Last week I attended the International Association of Tourism Economics’ biennial conference in Ljubjana Slovenia. I enjoyed it a lot and thought that it should be possible to share the love. Everyone knows what economists typically talk about at Macro, or Development, or Finance conferences, but what about Tourism Economics? What are the key questions that researchers are interested in? What are the methods that they are using? What follows is a quick and dirty typology of tourism economics research, drawing on the papers presented at the IATE conference 2013.
To me it seems that there are two very broad stands:
- The links between tourism and […]
- The links between […] and tourism
When I say links you can replace that with relationship, sometimes impact of/on and there are even some studies that try to claim causation.
On the links between tourism and […], you can fill in the blank with economic growth, economic development, poverty or inequality. The levels at which the relationships between tourism activities or the tourism sector and these other outcomes are studied, stretch from economy-wide, to regional, to local attractions and events. The methods by which these relationships are studied can be split into simulation models and econometric models.
The simulation models are typically SAM and CGE models that estimate the impact of increases or decreases in tourism arrivals on national, regional or local economies, as well as the welfare effects. The researchers link tourism satellite accounts to national-level SAMs and you find GAMS and GEMPACK users. The recommendations are aimed at industry and policymakers and what they can do to limit leakages of tourism expenditure and deal with negative welfare effects. There were a few of these papers at the conference with some interesting results. They showed that an increase in tourism activity, or growth of the tourism sector, can have adverse effects. In some cases it can be a cause of Dutch disease. In others it ends up benefiting mainly capital and skilled labour.
The econometric models used to examine the relationships between tourism and other outcomes are typically applied at the national level. Tourism arrivals or tourism expenditure is one of the independent variables explaining the variation in some or other macro variable. You find time series, cross-country and panel data analysis. The time series approaches employ Granger causality, VARs and VECMs and the cross-sections and panels sometimes use a gravity specification with bilateral tourist flows.
On the links between […] and tourism you can fill in the blank with different factors that may influence tourism demand = arrivals / expenditure. The motivation for this line of work is often market segmentation and marketing. I think that here it is possible to distinguish between macro and micro approaches. At the macro level researchers look, for example, at the importance of exchange rates. Some focus on forecasting tourism demand and estimating income and price elasticities. This where you find the use of panel VARs and sophisticated time-series forecasting techniques. At the micro level researchers tend to use primary data collected with surveys, asking tourists about their preferences, motivation or experience and linking that to their travel behaviour or spending. The methods include factor or cluster analysis of survey data and then regression models linking the type of tourist to certain spending patterns. Since the data is often not normally distributed, you find people using quite sophisticated estimators. Here the return visitor is the Holy Grail for industry and policymakers.

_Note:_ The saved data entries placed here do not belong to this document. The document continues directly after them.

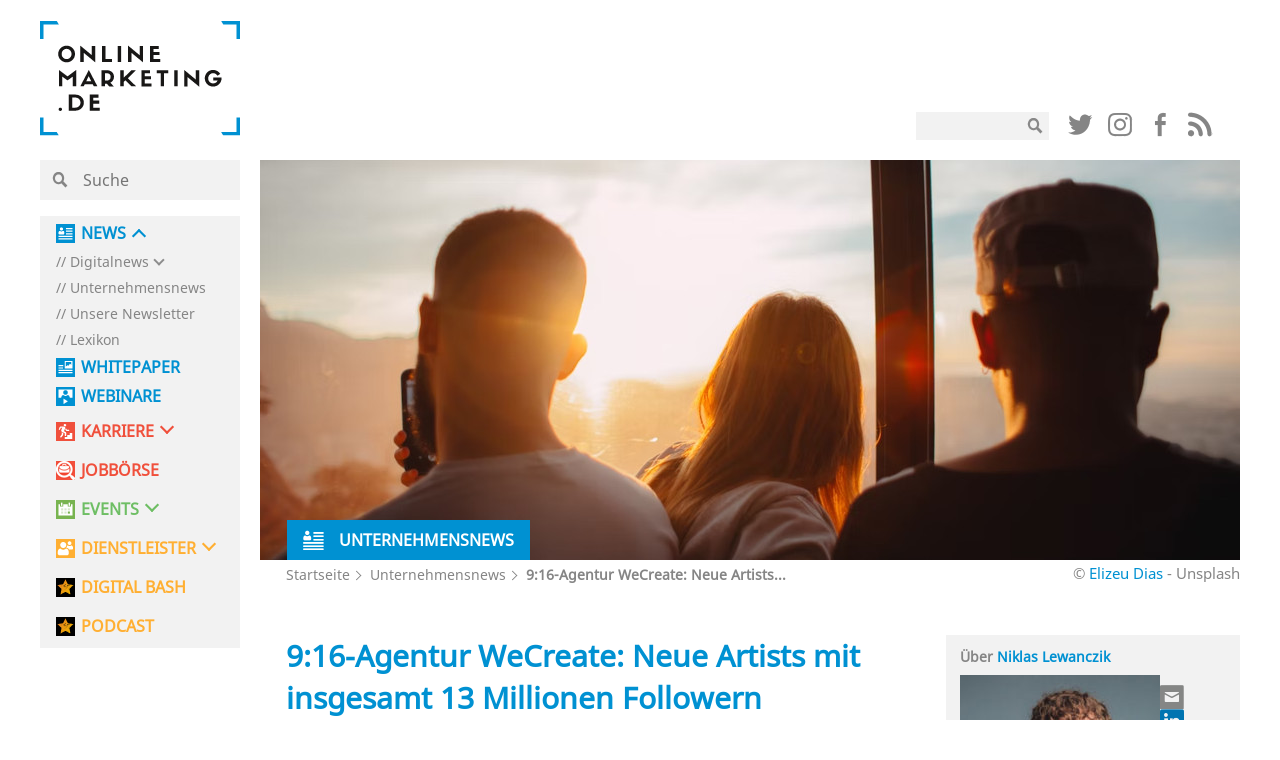

--- FILE ---
content_type: text/css
request_url: https://onlinemarketing.de/wp-content/plugins/easy-login-woocommerce/xoo-form-fields-fw/assets/css/xoo-aff-style.css?ver=1.1
body_size: 881
content:
/* Fields */
.xoo-aff-input-group {
    position: relative;
    display: flex;
    border-collapse: separate;
    width: 100%;
}

.xoo-aff-input-group:first-child {
    border-right: 0;
}

.xoo-aff-group input{
    box-sizing: border-box;
}


.xoo-aff-input-group .xoo-aff-input-icon {
    padding: 6px 0;
    font-size: 14px;
    text-align: center;
    border-radius: 4px;
    border-bottom-right-radius: 0;
    border-top-right-radius: 0;
    align-items: center;
    height: auto;
    align-self: stretch;
    display: flex;
    width: 100%;
    justify-content: center;
}

.xoo-aff-group input[type="text"], .xoo-aff-group input[type="password"], .xoo-aff-group input[type="email"], .xoo-aff-group input[type="number"], .xoo-aff-group select, .xoo-aff-group select + .select2{
    flex-grow: 1;
    min-width: 1px;
    margin: 0;
    position: relative;
    z-index: 2;
    width: 100%!important;
    margin-bottom: 0;
    height: 50px;
    padding: 6px 12px;
    font-size: 14px;
    line-height: 3.428571;
    background-image: none;
    border: 1px solid #ccc;
    border-radius: 4px;
    -webkit-box-shadow: inset 0 1px 1px rgba(0,0,0,0.075);
    box-shadow: inset 0 1px 1px rgba(0,0,0,0.075);
    -webkit-transition: border-color ease-in-out .15s, -webkit-box-shadow ease-in-out .15s;
    -o-transition: border-color ease-in-out .15s, box-shadow ease-in-out .15s;
    transition: border-color ease-in-out .15s, box-shadow ease-in-out .15s;
}

.xoo-aff-group label{
    font-weight: 600;
    display: block;
    margin-bottom: 5px;
}

.xoo-aff-group {
    float: left;
    width: calc(100% - 20px);
    position: relative;
}

.xoo-aff-group.onehalf{
    width: calc(50% - 20px);
    margin-right: 20px;
}

.xoo-aff-group.onethird {
    width: calc(30% - 20px);
    margin-right: 20px;
}


.xoo-aff-group.twothird {
    width: calc(70% - 20px);
    margin-right: 20px;
}

.xoo-aff-group.onefourth {
    width: calc(25% - 20px);
    margin-right: 20px;
}

.xoo-aff-group.threefourth {
    width: calc(75% - 20px);
    margin-right: 20px;
}


div#ui-datepicker-div {
    z-index: 99999999999!important;
}
.xoo-aff-single_checkbox .xoo-aff-label{
    display: none;
}

.xoo-aff-options-list label {
    font-weight: 400;
}

.xoo-aff-fields {
    display: table;
    width: 100%;
}
.xoo-aff-group.xoo-aff-checkbox_single {
    min-height: auto;
}

.xoo-aff-group.one.xoo-aff-checkbox_single {
    margin-bottom: 10px;
}

.xoo-aff-group.xoo-aff-cont-checkbox_single {
    margin-bottom: 5px;
}


/* Password Strength */
.xoo-aff-password-strength {
    text-align: center;
    font-weight: 600;
    padding: 3px 0.5em;
    font-size: 1em;
}

.xoo-aff-password-strength.strong {
    background-color: #c1e1b9;
    border-color: #83c373;
}

.xoo-aff-password-strength.short {
    background-color: #f1adad;
    border-color: #e35b5b;
}

.xoo-aff-password-strength.bad {
    background-color: #fbc5a9;
    border-color: #f78b53;
}

.xoo-aff-password-strength.good {
    background-color: #ffe399;
    border-color: #ffc733;
}

.xoo-aff-password-hint {
    margin: 0.5em 0 0;
    display: block;
}

.xoo-aff-radio input, .xoo-aff-checkbox_single input, .xoo-aff-checkbox_list input {
    margin-right: 5px;
}


/* Select 2 */
body .select2-dropdown {
    z-index: 99999999999;
}

.xoo-aff-group .select2-selection.select2-selection--single {
    border: 0;
    height: 100%;
    background-color: transparent;
    margin: 0 0 0 0;
    border-radius: 0;
    line-height: inherit;
    padding: 0;
}

.xoo-aff-group .select2.select2-container .select2-selection .select2-selection__rendered {
    padding: 0;
    line-height: inherit;
    height: inherit;
}

.xoo-aff-group .select2-container--default .select2-selection--single .select2-selection__arrow {
    top: 50%;
    transform: translateY(-50%);
}


.xoo-aff-group .select2-container *:focus {
    outline: none;
}

.xoo-aff-group select, .xoo-aff-group select + .select2 {
    padding: 0 15px;
}


select.xoo-aff-states{
    display: none;
}

@media only screen and (max-width: 450px) {
    .xoo-aff-group.onehalf , .xoo-aff-group.onefourth, .xoo-aff-group.onethird , .xoo-aff-group, .xoo-aff-group-twothird {
        width: calc(100% - 20px);
    }
    .xoo-aff-group {
        margin-right: 0;
    }
}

Finally, there is a subset of this second strand of work that focusses on competitiveness. At a country-level, or regional destination-level this about issues such as exchange rates, taxes or national carriers and how these influence the competitiveness of the tourism industry vis a vis other countries or destinations. At the level of attractions, hotels (and even individual ski-lifts), this is about firm-level studies of efficiency and innovation, often using data envelopment and stochastic frontier analysis.

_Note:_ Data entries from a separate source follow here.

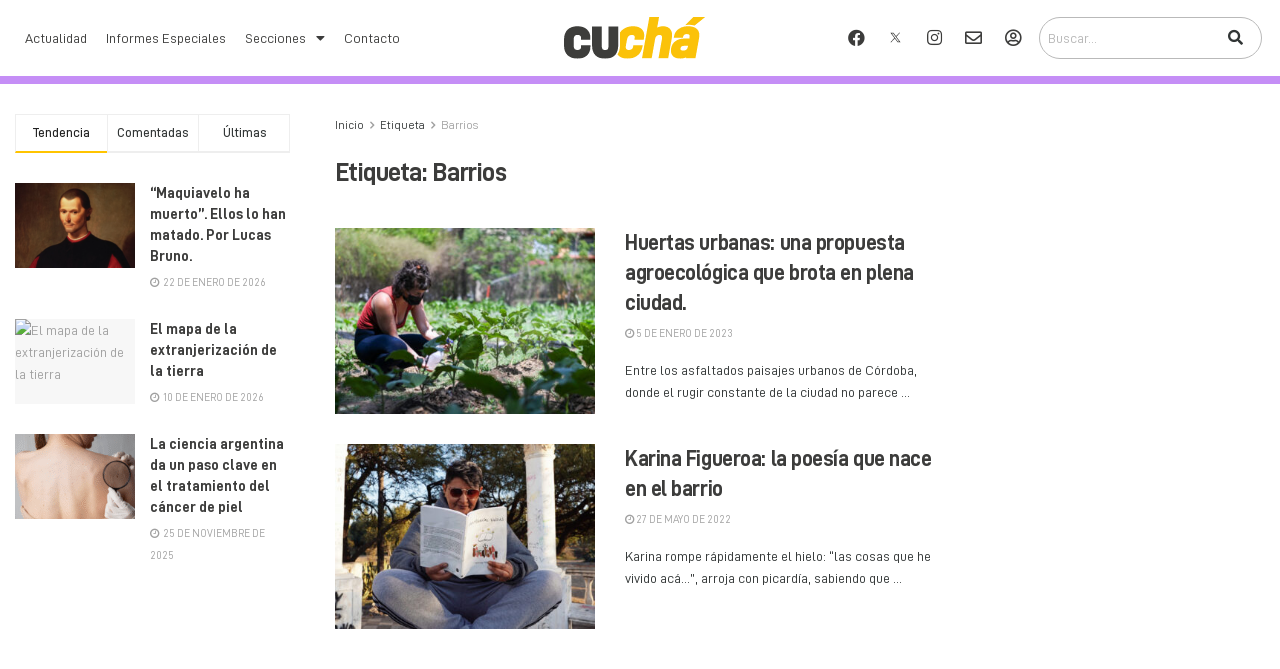

--- FILE ---
content_type: image/svg+xml
request_url: https://cucha.com.ar/wp-content/uploads/2022/05/Logo-Yellow.svg
body_size: 657
content:
<svg xmlns="http://www.w3.org/2000/svg" viewBox="0 0 322.28 96.98"><defs><style>.cls-1{fill:#fbc209;}.cls-2{fill:#3d3d3b;}</style></defs><g id="Capa_2" data-name="Capa 2"><g id="Capa_1-2" data-name="Capa 1"><path class="cls-1" d="M243,29.1c-3.59-5.05-9.39-7.62-17.24-7.62a26,26,0,0,0-10.08,1.95,24.1,24.1,0,0,0-3,1.37L217,0h-22.1L178,96.2h22.09L208,51.13a11.4,11.4,0,0,1,3.62-7.06l0,0a9.13,9.13,0,0,1,6.23-2.34,6.23,6.23,0,0,1,5.1,2c1.06,1.44,1.3,3.68.74,6.86l-8,45.63h22.09l8.3-47C247.61,40.55,246.59,34,243,29.1Z"></path><path class="cls-2" d="M52.19,28.72C47,23.92,39.7,21.48,30.54,21.48S13.79,24.1,8.37,29.24,0,42.31,0,52.81V65.52C0,76.11,2.82,84.09,8.36,89.21S21.26,97,30.54,97,47,94.55,52.19,89.75s8-11.57,8-19.9V66H38.91v3.68A6.66,6.66,0,0,1,37,74.94a9.23,9.23,0,0,1-6.15,1.83c-3,0-5.06-.76-6.57-2.38l0,0c-1.49-1.49-2.28-4.59-2.28-9V53.08c0-10.09,4.75-11.38,8.89-11.38,2.71,0,4.71.63,6.12,1.93s2,3,2,5.52v3.68H60.17V48.62C60.17,40.15,57.48,33.45,52.19,28.72Z"></path><path class="cls-1" d="M178.06,28.82c-4.43-4.87-11.34-7.34-20.55-7.34s-17.11,2.59-23.37,7.69a29.25,29.25,0,0,0-6.35,7V65.78c0,8.86-1.93,15.94-5.72,21.1a17.5,17.5,0,0,0,1.7,2.23c4.58,5.22,11.65,7.87,21,7.87,9.11,0,16.77-2.4,22.76-7.15s9.89-11.45,11.35-19.71l.72-4.09H158.28l-.6,3.41a8.46,8.46,0,0,1-3,5.43,10.85,10.85,0,0,1-6.63,1.9c-2.9,0-4.79-.72-6-2.25l0,0c-.82-1-1.59-3.34-.63-8.8l2.17-12.32c1.4-8,5-11.65,11.2-11.65,2.66,0,4.49.6,5.61,1.83s1.35,2.91.92,5.34l-.7,4h21.32l.69-3.93C184.11,40.38,182.57,33.62,178.06,28.82Z"></path><path class="cls-2" d="M123.69,36.22V22.27h-22V65c0,5.69-.93,8.38-1.73,9.66-.55.91-1.77,2.11-6.11,2.11-3.16,0-5.2-.79-6.09-2.36C86.55,72.44,86,69.27,86,65V22.27h-22V65.78C63.91,86.2,74.25,97,93.8,97c9.85,0,17.38-2.68,22.38-8A21.58,21.58,0,0,0,118,86.88c3.8-5.16,5.72-12.24,5.72-21.1Z"></path><path class="cls-1" d="M298,20l24.3-20h-27L276.47,19.08a42.45,42.45,0,0,1,9-.92A38.62,38.62,0,0,1,298,20Z"></path><path class="cls-1" d="M295.62,23.31a38.73,38.73,0,0,0-12.51-1.83,42.52,42.52,0,0,0-9,.92A31.68,31.68,0,0,0,262,27.67,25.87,25.87,0,0,0,251.2,44.81l-.65,3.7h20.92l.53-3a6.31,6.31,0,0,1,2.52-4.11,9.56,9.56,0,0,1,5.81-1.65c2.74,0,4.62.58,5.58,1.73s1.22,3.17.73,6l-.49,2.74H274.39c-8,0-14.7,2-20,6a25.6,25.6,0,0,0-9.88,16.45c-1.3,7.39-.05,13.55,3.59,17.8S257.5,97,265.39,97A27.64,27.64,0,0,0,276,95.15a26.92,26.92,0,0,0,2.85-1.41l-.43,2.46H300l8.37-47.43c1.55-8.79.07-15.64-4.42-20.39A20.83,20.83,0,0,0,295.62,23.31ZM282.87,68.78c-.59,3.37-1.73,5.78-3.38,7.19s-4.28,2.11-7.66,2.11c-2.7,0-4.48-.5-5.3-1.48-.66-.79-.83-2-.51-3.86.49-2.78,1.89-5.63,8.56-5.63h8.59Z"></path></g></g></svg>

The one thing that I did not hear at the conference (compared to what you run into at regular economics conferences) is the great obsession with causation and the consequent use of panels, natural experiments or RCTs to try show causation.

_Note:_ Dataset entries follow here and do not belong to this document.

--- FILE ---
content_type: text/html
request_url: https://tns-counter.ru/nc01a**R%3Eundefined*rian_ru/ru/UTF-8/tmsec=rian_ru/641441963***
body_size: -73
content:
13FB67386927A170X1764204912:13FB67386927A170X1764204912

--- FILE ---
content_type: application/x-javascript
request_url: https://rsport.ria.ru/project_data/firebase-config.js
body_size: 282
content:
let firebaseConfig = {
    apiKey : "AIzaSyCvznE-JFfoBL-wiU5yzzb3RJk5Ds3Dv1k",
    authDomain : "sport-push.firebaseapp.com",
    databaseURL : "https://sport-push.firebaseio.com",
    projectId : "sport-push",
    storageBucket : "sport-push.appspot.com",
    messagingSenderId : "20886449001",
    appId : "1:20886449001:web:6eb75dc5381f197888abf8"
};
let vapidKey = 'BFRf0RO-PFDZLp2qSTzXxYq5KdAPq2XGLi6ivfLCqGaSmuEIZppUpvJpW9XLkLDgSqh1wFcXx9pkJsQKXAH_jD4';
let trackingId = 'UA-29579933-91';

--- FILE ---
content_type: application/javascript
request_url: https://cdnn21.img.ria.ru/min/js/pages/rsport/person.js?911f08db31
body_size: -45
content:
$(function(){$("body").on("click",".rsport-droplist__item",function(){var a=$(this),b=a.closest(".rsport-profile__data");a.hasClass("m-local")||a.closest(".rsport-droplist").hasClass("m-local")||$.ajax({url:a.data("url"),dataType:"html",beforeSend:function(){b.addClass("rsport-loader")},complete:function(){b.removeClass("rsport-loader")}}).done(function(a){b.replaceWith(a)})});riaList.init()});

But then I would love to hear from a few more researchers and whether they agree with this typology. Are there other ways of sorting the major questions? Prof Andrea Saayman recommends a demand and supply side view. Are there methods that I have missed? Do tourism economists care more about relationships and less about causation? But then the point is, you can keep writing boring papers about inflation targeting or you can come over to the fun side and study tourism economics.